Die Mitglieder der Integrierten Gemeinde verstehen sich als eine große Familie aus Ehepaaren und Ledigen, Priestern und Laien, Alten und Jungen, Gesunden und Kranken. Auch mehrere Theologen gehören zu den Mitgliedern. Sie wohnen gemeinsam in Hausgemeinschaften in sogen. Integrationshäusern, die über die ganze Stadt verteilt sind und gehen ihren Berufen nach. Das Gemeindezentrum befindet sich in der Herzog-Heinrich-Straße in München. Die Mitglieder haben ihr eigenes Einkommen und behalten ihr privates Vermögen, stellen jedoch die nötigen Mittel für die Aufgaben der Gemeinschaft zur Verfügung. Höhepunkte ihres Zusammenlebens sind die festlich gestalteten gemeinsamen Gottesdienste. Neben Vollmitgliedern gibt es Anwärter auf Mitgliedschaft, Gäste sowie auch Personen mit individuellen Formen der Zugehörigkeit. Vollmitglied kann nur werden, wer imstande ist, seinen Lebensunterhalt selbst zu finanzieren. Heute betreibt die Integrierte Gemeinde fünf Privatschulen, eine kleine Privatklinik, mehrere ärztliche Gemeinschaftspraxen, einen Verlag sowie verschiedene Handwerks- und Industriebetriebe. Vor einigen Jahren sind auch Niederlassungen in Italien, Israel und in Afrika entstanden, die von deutschen Mitgliedern geleitet werden. Im Jahre 1995 erwarb die Integrierte Gemeinde die Villa Cavaletti bei Rom und richtete dort ein Tagungshaus für theologische Treffen auf internationaler Ebene ein.
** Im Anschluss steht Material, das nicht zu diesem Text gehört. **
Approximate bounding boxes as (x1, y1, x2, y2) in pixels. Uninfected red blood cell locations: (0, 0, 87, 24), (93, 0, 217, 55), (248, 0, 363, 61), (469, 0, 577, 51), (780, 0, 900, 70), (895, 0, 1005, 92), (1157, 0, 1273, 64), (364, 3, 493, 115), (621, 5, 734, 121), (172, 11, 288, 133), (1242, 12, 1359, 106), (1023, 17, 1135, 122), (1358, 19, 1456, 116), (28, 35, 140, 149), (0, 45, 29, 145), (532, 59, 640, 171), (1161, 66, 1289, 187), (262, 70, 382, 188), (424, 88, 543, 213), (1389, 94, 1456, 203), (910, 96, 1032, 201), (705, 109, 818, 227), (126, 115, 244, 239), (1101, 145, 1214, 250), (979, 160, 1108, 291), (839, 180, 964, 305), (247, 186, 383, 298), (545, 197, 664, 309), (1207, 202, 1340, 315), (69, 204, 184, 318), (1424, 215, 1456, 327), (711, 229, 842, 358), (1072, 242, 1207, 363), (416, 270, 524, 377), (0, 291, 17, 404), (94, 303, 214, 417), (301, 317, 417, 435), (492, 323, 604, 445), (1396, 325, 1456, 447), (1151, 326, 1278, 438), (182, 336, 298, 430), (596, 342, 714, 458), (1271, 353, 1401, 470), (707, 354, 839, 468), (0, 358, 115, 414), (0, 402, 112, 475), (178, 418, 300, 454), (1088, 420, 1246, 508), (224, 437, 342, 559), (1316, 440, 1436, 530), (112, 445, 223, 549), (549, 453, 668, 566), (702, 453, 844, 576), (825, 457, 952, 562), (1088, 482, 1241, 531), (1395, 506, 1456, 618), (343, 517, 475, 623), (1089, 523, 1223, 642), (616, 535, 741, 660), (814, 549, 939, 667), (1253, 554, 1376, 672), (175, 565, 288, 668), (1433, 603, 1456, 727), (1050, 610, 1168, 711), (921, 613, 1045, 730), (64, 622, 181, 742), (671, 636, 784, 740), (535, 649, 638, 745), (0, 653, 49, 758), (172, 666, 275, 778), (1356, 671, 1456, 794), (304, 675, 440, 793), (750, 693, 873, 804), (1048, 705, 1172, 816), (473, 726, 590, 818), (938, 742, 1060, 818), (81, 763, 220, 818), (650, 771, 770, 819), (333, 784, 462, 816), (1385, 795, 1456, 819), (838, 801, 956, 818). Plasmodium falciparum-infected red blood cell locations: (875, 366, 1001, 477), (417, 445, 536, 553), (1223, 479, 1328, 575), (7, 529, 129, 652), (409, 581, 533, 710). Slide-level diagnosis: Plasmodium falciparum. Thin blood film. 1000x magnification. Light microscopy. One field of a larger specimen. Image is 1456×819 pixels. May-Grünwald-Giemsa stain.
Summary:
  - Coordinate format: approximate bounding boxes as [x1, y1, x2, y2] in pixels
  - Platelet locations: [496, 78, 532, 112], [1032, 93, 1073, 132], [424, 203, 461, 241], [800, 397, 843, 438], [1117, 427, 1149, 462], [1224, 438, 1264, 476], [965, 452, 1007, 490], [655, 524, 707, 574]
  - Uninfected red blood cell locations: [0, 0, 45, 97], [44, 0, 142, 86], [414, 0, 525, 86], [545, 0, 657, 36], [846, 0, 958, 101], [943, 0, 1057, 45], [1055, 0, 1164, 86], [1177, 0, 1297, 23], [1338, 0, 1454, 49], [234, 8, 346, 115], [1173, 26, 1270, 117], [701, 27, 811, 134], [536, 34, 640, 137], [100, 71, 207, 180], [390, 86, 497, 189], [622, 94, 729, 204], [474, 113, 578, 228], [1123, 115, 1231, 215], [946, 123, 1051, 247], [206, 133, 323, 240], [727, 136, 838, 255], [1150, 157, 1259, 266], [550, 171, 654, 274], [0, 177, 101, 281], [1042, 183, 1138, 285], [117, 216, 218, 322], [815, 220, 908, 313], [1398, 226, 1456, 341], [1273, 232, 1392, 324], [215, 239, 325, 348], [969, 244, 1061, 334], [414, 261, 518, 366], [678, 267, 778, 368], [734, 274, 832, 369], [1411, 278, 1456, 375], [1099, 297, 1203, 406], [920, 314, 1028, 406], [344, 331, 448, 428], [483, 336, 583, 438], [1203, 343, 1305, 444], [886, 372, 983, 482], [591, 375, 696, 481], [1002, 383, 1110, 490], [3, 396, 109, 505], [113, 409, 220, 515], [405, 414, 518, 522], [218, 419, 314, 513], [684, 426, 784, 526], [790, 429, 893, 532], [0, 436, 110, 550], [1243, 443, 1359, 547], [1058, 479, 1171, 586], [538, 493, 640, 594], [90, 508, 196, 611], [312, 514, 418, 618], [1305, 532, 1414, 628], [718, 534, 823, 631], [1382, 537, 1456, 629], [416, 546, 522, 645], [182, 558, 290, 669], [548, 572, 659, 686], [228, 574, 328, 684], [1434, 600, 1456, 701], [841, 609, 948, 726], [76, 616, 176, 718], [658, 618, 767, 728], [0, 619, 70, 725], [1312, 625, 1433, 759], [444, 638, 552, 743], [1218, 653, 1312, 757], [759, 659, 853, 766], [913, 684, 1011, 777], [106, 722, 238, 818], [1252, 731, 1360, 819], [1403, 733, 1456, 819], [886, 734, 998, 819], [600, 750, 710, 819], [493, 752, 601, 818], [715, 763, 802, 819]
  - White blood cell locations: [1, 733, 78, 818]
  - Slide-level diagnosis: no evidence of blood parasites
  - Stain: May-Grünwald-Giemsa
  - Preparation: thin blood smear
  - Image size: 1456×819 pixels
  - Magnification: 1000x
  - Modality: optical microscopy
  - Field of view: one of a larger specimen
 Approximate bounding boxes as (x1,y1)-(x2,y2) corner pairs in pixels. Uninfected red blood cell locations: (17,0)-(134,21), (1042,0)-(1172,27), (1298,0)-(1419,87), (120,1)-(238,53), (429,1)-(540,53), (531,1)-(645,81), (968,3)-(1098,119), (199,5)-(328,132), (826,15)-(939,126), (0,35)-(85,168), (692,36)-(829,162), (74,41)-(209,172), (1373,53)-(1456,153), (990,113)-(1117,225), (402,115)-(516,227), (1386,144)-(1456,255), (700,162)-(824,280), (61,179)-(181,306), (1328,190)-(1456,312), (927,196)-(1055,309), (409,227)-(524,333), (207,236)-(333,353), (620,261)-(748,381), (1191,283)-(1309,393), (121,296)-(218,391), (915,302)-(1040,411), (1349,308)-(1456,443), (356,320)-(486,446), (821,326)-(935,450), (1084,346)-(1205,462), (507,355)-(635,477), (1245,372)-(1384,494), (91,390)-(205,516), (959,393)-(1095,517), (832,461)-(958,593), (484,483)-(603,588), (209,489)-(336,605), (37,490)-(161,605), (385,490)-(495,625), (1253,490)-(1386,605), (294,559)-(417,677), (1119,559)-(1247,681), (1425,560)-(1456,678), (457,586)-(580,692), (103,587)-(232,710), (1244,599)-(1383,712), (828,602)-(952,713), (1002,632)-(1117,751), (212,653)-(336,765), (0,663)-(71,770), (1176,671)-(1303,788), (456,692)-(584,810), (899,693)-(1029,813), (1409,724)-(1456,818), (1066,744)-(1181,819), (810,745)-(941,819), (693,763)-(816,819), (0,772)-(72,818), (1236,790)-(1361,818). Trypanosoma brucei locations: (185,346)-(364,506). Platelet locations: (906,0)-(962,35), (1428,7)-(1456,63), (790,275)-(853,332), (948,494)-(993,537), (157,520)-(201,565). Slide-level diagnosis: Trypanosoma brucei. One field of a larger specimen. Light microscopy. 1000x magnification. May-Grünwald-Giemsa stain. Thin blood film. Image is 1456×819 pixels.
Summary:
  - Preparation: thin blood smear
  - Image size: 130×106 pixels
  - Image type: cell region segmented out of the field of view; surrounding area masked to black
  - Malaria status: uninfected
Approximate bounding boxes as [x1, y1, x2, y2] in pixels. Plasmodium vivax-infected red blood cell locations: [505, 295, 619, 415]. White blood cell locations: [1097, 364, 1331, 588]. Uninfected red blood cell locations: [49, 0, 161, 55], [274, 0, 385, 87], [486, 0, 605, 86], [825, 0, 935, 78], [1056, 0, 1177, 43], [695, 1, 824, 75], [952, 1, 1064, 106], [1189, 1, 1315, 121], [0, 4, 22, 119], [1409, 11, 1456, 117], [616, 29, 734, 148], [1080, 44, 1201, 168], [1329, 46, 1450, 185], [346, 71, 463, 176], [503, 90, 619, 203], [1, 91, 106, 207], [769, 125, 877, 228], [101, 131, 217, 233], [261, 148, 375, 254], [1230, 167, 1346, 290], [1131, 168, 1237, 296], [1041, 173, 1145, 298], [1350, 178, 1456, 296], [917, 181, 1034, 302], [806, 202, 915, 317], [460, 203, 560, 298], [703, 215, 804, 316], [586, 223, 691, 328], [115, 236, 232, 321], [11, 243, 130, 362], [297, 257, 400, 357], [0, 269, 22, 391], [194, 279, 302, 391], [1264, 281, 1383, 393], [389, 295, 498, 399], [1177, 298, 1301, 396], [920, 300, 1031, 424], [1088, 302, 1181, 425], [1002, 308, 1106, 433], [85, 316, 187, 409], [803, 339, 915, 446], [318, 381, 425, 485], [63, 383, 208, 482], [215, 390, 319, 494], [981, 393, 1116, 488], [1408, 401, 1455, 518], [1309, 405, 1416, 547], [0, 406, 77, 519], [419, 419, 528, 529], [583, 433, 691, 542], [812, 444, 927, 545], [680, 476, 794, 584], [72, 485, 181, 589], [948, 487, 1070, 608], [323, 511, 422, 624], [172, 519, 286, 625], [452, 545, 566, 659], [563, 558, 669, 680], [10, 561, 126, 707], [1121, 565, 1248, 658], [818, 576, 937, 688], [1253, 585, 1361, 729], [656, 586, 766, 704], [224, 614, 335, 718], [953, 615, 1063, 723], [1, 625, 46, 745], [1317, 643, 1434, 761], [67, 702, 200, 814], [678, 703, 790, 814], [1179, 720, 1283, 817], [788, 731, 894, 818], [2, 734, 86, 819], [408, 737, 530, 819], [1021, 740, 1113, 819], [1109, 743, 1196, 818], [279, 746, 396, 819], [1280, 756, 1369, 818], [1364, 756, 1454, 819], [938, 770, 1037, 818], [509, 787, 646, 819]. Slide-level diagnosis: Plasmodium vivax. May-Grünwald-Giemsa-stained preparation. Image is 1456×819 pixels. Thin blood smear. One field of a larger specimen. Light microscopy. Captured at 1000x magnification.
Schon im Jahr 1970 hatte der Theologieprofessor Joseph Ratzinger für eine »Kirche der Kleinen« plädiert, die sich aus freiwilligen Mitgliedern zusammensetzt, keine gesellschaftlichen Privilegien fordert und auf die Initiative der einzelnen Mitglieder vertraut. »Sie wird neue Formen des Amtes kennen und bewährte Christen, die im Beruf stehen, zu Priestern weihen, daneben wird der hauptamtliche Priester unentbehrlich sein«, heißt es in Ratzingers Buch »Glaube und Zukunft«. Offensichtlich kommt die Integrierte Katholische Gemeinde in den Augen von Papst Benedikt XVI. diesem Zukunfsmodell von Kirche nahe, zumal sie Wert darauf legt, in enger Verbindung mit dem zuständigen Bischof zu leben und zu arbeiten. Auch nach seiner Wahl zum Papst hält Joseph Ratzinger die Verbindung zu der Integrierten Gemeinde aufrecht. Er empfing im Februar 2006 ihr Leitungsteam zu einer Privataudienz im Vatikan, im August lud er eine Delegation der Gemeinde in seine Sommerresidenz Castel Gandolfo ein. Beobachter schließen daraus, dass die Integrierte Gemeinde auch in der Zukunft auf das Wohlwollen und die Unterstützung von Joseph Ratzinger rechnen kann.
Julius Bittmann
Literatur: Traudl Wallbrecher u. a. (Hg): »30 Jahre Wegbegleitung, Joseph Ratzinger und die Katholische Integrierte Gemeinde«, Verlag Urfeld, Bad Tölz, 192 Seiten, 32 Euro.